▸ **Things to do**
[1] Please transcribe the passage on Lie $n$-algebras and higher gauge theory from "- a map $\Phi$" to "by $[Q,\epsilon_\p]$ ($\to$).".
[2] Write the next part of the passage on Lie $n$-algebras and higher gauge theory, starting right after its last sentence.

▸ **Provided text**

This is nice, for two reasons:

1) FDAs are much easier to compute with than Lie $n$-algebras.

2) Lie $n$-algebras have a much clearer conceptual interpretation in higher gauge theory ($\to$) than their mere FDA structure suggests.

So we can pass between the two pictures as convenient. In particular, if we encounter considerations in just one picture, we know how to translate it to the other.

The conceptual understanding of Lie $n$-algebras allows us to easily understand their role in higher gauge theory.

An (integrable) connection on an $n$-bundle ($\to$) is, by definition, something that allows us, consistently, to perform parallel transport ($\to$) over $n$-dimensional volumes.

In other words, it is a morphism $$\mathrm{tra} : P_n(X) \to \mathrm{Trans}_n(T)$$ from the $n$-groupoid of $n$-paths in the base space $X$ to the transport $n$-groupoid of the $n$-bundle $T\to X$ with connection ($\to$).

But this setup is easily differentiated. Passing to infinitesimals, $n$-groupoids become $n$-algebroids. Hence, infinitesimally, an (integrable) $n$-connection on an $n$ bundle is a morphism

$$d\mathrm{tra} : p_n(X) \to \mathrm{trans}_n(T)$$

of the corresponding algebroids ($\to$).

Knowing this, we may pass to the dual FDA description of this situation, and study connections on $n$-bundles in terms of morphisms of FDA algebras (differential graded algebras).

Motivated by the Poisson $\sigma$-model, Thomas Strobl and collaborators have looked at such morphisms ($\to$) from the point of view of gauge theory.

One finds a couple of nice, unifying structures in this context.

i) First of all, one should note that a morphism $d\mathrm{tra} : A \to B$ of $n$-algebroids corresponds to a chain map $(d_B, B^\bullet) \to (d_A,A^\bullet)$ of the corresponding dg-algebras.

ii) Naturally, then, 1-morphisms of $n$-algebroid morphisms correspond to chain homotopies, 2-morphisms to homotopies of homotopies, and so on.

iii) If we look at the double complex $(Q := d_A \pm d_B , A^\bullet \oplus B^\bullet)$, these conditions read as follows:

- a map $\Phi$ of dg-algebras (=FDAs) has to be $Q$-closed $[Q,\Phi] = 0$.

- a map of complexes $\epsilon : B^\bullet \to A^{\bullet-1}$ is a 1-morphisms of maps of dg-algebras, with $\phi' = \phi + [Q,\epsilon]$ (where the bracket is graded, hence now an anticommutator).

- similarly, a map $\epsilon_p : B^\bullet \to A^{\bullet-p}$ is a $p$-morphisms of (the underlying) Lie $n$-algebras, relating two $(p-1)$-morphisms that differ by $[Q,\epsilon_\p]$ ($\to$).

iv) the failure of a morphism $\Phi$ to be a chain map in degree $p$ is, when this map is interpreted as a connection on an $n$-bundle, precisely the $p$-form curvature (for $p \lt n$ also known as “fake curvatures”)

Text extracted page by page
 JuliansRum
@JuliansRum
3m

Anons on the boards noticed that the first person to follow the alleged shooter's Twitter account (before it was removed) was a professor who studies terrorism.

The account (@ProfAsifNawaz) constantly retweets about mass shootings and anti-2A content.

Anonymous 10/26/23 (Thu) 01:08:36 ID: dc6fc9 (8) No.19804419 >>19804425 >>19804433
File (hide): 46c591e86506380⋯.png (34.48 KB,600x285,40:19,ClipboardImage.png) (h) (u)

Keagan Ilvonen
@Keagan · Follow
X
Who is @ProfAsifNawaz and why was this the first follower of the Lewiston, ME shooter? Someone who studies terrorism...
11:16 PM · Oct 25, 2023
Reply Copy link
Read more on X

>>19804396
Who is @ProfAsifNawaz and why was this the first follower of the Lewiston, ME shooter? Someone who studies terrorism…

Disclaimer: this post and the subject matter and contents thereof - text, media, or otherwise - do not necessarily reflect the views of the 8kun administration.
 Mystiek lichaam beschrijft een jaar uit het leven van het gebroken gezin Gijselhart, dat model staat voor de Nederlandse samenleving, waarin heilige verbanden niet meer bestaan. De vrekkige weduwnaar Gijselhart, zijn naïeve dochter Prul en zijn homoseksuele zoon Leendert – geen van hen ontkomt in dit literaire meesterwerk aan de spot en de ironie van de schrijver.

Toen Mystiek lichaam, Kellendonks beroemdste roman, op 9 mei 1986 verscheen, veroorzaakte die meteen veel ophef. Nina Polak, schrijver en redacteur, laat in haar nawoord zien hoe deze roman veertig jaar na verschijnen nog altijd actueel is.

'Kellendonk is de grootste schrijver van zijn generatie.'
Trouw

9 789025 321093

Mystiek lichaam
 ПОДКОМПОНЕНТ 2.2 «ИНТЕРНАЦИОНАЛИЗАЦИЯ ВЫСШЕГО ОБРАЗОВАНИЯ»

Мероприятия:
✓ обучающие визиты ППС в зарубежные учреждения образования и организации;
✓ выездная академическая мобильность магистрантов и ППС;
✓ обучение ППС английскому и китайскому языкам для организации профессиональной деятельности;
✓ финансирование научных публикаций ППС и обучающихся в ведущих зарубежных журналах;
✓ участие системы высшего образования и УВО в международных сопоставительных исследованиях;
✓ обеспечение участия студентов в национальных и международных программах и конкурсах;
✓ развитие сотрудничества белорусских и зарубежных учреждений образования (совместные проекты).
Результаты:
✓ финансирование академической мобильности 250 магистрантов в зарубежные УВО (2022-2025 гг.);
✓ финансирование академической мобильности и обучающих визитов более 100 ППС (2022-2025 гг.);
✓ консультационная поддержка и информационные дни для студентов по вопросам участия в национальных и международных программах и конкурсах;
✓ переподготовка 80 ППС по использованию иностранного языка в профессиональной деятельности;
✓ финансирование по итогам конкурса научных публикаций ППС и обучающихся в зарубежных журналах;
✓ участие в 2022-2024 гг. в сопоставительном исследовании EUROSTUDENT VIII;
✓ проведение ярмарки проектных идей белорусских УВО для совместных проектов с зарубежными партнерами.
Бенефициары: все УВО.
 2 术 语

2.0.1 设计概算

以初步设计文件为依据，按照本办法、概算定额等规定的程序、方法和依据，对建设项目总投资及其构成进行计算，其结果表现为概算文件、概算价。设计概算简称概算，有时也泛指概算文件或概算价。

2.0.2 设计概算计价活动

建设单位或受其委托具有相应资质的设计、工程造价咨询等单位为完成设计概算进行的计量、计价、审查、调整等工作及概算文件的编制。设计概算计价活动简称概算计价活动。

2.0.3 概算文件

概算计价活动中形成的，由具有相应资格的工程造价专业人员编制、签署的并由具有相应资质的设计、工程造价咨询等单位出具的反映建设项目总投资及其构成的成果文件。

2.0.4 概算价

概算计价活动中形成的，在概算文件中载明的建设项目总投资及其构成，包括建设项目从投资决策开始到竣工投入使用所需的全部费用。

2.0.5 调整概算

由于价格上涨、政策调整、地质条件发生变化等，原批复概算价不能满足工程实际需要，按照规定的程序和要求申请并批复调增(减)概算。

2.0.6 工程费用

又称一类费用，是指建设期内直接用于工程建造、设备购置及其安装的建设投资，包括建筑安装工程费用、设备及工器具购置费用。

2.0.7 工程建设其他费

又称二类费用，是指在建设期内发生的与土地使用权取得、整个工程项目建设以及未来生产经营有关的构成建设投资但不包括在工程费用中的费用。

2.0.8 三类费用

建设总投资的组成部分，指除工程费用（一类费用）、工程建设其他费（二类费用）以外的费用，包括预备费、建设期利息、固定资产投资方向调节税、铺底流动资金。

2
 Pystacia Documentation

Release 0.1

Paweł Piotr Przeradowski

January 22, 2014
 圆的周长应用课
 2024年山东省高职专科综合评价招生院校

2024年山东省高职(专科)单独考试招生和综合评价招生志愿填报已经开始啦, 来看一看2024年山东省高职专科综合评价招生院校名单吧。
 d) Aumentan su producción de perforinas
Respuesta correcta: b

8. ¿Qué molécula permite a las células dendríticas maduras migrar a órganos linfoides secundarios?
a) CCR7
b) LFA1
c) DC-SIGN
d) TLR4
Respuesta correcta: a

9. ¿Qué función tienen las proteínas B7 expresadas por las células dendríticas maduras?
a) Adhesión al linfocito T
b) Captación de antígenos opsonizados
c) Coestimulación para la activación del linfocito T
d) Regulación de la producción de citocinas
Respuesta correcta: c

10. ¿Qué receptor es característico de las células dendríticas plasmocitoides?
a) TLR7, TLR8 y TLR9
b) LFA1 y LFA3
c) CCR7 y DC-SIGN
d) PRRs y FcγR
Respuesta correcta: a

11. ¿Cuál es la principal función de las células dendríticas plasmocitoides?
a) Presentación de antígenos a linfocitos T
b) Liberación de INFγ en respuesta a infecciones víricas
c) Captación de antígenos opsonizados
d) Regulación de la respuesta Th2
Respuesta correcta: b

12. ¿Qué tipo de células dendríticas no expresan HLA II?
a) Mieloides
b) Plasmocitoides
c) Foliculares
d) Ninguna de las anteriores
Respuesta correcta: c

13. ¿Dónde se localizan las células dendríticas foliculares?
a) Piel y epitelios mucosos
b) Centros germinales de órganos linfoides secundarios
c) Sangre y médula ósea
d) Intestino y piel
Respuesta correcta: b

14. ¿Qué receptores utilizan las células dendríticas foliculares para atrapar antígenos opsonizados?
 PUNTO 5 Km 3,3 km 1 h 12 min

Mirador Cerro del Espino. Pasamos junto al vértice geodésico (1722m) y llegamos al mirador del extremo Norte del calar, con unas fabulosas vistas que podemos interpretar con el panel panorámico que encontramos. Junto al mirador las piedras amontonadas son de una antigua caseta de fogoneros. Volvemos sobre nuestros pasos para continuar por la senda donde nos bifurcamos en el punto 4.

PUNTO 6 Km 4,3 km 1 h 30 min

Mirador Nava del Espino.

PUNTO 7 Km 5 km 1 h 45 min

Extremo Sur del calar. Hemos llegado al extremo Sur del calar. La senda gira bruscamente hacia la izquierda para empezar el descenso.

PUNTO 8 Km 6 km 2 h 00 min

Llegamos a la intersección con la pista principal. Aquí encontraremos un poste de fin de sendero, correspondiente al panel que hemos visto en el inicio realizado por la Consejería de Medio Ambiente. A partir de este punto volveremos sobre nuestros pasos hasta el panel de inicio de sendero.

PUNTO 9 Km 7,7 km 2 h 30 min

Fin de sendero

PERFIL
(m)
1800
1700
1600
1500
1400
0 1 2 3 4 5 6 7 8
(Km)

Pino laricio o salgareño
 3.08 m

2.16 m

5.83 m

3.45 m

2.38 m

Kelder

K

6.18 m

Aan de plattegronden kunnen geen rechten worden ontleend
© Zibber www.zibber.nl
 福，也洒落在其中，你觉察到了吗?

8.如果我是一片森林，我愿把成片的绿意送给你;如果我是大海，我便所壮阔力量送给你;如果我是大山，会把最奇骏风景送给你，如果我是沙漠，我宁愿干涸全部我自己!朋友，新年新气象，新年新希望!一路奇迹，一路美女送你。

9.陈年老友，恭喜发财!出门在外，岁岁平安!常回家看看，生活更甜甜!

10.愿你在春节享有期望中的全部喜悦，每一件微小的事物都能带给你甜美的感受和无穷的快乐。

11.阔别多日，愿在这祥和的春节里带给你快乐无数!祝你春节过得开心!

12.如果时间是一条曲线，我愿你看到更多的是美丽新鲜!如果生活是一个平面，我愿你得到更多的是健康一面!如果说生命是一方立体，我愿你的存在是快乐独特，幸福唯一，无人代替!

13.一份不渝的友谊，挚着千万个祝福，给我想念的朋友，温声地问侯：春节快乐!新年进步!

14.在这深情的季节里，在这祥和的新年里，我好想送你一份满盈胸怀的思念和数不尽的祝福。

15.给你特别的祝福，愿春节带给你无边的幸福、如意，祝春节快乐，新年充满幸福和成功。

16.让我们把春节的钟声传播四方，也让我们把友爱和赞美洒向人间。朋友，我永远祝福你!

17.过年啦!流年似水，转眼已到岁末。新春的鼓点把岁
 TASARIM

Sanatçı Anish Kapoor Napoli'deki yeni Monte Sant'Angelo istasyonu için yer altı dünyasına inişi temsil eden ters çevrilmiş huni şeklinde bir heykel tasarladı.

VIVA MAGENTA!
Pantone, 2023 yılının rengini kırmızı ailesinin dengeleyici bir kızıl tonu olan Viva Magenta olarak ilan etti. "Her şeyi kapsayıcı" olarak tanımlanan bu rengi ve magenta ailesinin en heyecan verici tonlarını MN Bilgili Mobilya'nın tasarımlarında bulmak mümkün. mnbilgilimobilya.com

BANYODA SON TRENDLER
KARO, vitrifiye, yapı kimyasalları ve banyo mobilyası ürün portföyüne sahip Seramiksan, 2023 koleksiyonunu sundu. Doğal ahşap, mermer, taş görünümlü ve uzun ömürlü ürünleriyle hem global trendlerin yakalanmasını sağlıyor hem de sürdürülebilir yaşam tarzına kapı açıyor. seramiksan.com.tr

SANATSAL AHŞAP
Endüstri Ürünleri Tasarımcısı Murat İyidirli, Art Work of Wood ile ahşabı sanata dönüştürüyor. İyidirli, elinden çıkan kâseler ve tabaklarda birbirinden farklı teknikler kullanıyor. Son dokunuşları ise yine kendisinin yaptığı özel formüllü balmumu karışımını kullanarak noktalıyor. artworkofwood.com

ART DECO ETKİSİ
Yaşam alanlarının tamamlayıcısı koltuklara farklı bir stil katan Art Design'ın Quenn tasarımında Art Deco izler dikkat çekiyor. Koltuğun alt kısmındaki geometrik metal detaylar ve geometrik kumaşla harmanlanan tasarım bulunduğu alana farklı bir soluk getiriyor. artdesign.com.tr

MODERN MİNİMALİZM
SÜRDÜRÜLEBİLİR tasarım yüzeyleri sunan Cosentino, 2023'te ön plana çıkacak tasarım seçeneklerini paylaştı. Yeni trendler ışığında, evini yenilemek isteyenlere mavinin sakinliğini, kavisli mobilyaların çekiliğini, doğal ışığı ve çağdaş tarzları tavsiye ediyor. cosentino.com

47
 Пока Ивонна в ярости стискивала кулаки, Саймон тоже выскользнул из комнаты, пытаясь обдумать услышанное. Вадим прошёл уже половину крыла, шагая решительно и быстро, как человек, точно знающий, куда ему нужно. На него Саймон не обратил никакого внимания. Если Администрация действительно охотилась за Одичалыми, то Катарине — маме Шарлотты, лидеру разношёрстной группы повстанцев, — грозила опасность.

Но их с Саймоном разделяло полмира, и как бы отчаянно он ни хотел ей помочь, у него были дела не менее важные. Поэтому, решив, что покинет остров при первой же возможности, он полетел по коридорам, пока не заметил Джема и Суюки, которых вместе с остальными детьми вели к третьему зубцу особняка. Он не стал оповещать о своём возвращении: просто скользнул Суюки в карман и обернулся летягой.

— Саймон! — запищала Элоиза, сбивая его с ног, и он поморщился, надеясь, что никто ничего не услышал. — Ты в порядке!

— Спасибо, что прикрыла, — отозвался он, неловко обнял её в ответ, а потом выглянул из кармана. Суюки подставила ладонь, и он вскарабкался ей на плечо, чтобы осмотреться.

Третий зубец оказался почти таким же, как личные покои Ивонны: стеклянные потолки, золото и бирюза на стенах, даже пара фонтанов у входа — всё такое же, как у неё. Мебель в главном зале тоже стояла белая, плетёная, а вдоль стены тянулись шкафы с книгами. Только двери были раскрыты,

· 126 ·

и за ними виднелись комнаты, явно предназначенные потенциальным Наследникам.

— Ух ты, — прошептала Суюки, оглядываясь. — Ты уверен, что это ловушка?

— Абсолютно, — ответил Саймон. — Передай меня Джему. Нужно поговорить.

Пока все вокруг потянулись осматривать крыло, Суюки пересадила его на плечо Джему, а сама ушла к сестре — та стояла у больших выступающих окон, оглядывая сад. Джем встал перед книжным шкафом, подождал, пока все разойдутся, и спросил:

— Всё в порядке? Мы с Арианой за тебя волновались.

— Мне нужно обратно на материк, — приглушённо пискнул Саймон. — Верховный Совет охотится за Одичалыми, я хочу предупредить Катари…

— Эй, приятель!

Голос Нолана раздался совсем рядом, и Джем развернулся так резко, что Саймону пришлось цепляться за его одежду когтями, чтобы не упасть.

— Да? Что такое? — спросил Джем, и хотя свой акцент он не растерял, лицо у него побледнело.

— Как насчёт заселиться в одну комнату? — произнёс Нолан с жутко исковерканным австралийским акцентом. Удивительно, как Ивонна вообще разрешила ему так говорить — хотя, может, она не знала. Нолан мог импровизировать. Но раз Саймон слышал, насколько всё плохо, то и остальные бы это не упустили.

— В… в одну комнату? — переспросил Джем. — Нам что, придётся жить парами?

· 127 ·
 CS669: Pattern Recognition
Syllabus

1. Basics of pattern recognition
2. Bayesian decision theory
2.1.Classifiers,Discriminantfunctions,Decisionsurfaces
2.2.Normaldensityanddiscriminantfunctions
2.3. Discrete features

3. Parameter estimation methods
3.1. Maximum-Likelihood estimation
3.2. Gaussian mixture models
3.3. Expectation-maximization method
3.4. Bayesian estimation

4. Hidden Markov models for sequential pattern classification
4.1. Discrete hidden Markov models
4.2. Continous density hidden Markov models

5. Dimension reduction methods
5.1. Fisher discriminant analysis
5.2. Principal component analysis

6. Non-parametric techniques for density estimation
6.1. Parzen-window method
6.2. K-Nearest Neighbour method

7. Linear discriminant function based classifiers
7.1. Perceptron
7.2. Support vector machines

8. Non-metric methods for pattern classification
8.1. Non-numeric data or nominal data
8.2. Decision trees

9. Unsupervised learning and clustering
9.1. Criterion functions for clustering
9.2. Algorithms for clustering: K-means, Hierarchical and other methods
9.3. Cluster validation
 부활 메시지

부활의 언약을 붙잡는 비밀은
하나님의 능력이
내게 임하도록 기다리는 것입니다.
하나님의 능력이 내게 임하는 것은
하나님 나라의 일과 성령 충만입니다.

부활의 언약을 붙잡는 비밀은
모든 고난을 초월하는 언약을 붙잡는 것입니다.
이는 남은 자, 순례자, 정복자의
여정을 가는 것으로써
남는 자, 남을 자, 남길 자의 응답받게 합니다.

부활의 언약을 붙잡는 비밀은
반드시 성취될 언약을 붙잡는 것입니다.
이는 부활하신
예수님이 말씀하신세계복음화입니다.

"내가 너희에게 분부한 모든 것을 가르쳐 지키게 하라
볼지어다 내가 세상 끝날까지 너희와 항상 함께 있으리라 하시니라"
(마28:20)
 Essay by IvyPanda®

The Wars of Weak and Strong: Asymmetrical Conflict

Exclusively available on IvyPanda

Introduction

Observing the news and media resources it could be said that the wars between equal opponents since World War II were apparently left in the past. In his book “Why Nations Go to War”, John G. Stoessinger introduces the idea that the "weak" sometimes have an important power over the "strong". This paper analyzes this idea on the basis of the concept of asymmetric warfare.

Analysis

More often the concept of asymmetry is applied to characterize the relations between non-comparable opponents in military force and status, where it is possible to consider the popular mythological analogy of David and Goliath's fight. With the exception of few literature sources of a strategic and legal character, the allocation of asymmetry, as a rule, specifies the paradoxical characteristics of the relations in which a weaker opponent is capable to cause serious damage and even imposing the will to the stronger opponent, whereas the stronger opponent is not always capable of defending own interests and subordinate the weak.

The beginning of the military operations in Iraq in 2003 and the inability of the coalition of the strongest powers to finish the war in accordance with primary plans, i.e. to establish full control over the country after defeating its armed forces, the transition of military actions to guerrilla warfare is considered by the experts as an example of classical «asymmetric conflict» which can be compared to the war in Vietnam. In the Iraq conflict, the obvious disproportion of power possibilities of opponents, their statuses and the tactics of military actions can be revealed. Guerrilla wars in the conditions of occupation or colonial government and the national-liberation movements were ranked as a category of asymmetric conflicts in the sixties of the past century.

▸ **Answers provided**
[1]
- a map $\Phi$ of dg-algebras (=FDAs) has to be $Q$-closed $[Q,\Phi] = 0$.

- a map of complexes $\epsilon : B^\bullet \to A^{\bullet-1}$ is a 1-morphisms of maps of dg-algebras, with $\phi' = \phi + [Q,\epsilon]$ (where the bracket is graded, hence now an anticommutator).

- similarly, a map $\epsilon_p : B^\bullet \to A^{\bullet-p}$ is a $p$-morphisms of (the underlying) Lie $n$-algebras, relating two $(p-1)$-morphisms that differ by $[Q,\epsilon_\p]$ ($\to$).

[2]
v) Bianchi identites in the gauge theory sense are nothing but $Q^2\Phi = 0$.

vi) Infinitesimal gauge transformations in the gauge theory sense are nothing but exact morphisms $[Q,\epsilon]$.

vii) more generally, infinitesimal transformations are generated by generalized Lie derivatives $\{Q,i_t\}$. These are symmetries of $\Phi$ iff $[L_t,\Phi] := [\{Q,i_t\},\Phi] = 0$.

2) translating Castellani’s paper into Lie $n$-algebra language

We can now, step by step, go through Castellani’s paper hep-th/0508213 and interpret the FDA constructions there in the context of $n$-connections on $n$-bundles.

$\bullet$ equations (2.1) and (2.2) are the dual formulation of a certain semistrict Lie $n$-algebra, which plays the role of the $n$-algebra of the gauge $n$-group. The number $n$ is detrmined, in this paper, by the highest $p$-form degree appearing, as $n = p$.

For $p=1$ we get only 1-forms and the formalism described charged points (section 13.5).

For $p=2$ we get 1- and 2-forms. If the 1-forms are trivial and the 2-form is abelian this described the Kalb-Ramond gerbe connection that the fundamental string couples to (section 13.6)

For $p=3$ we get 1-, 2, and 3-forms. The 3-form of 11D supergravity should be a realization of this (compare section 13.8).

Indeed, that’s the case the Castellani studies in section 3 of his paper.

$\bullet$ We may interpret all the constants appearing there intrinsically. In particular, the coefficients $C^i{}_{A_1 A_2A_2}$, which relate the $p$-forms to the connection 1-form encode nonvanishing Jacobiators (measuring the failure of the Jacobi identity to hold).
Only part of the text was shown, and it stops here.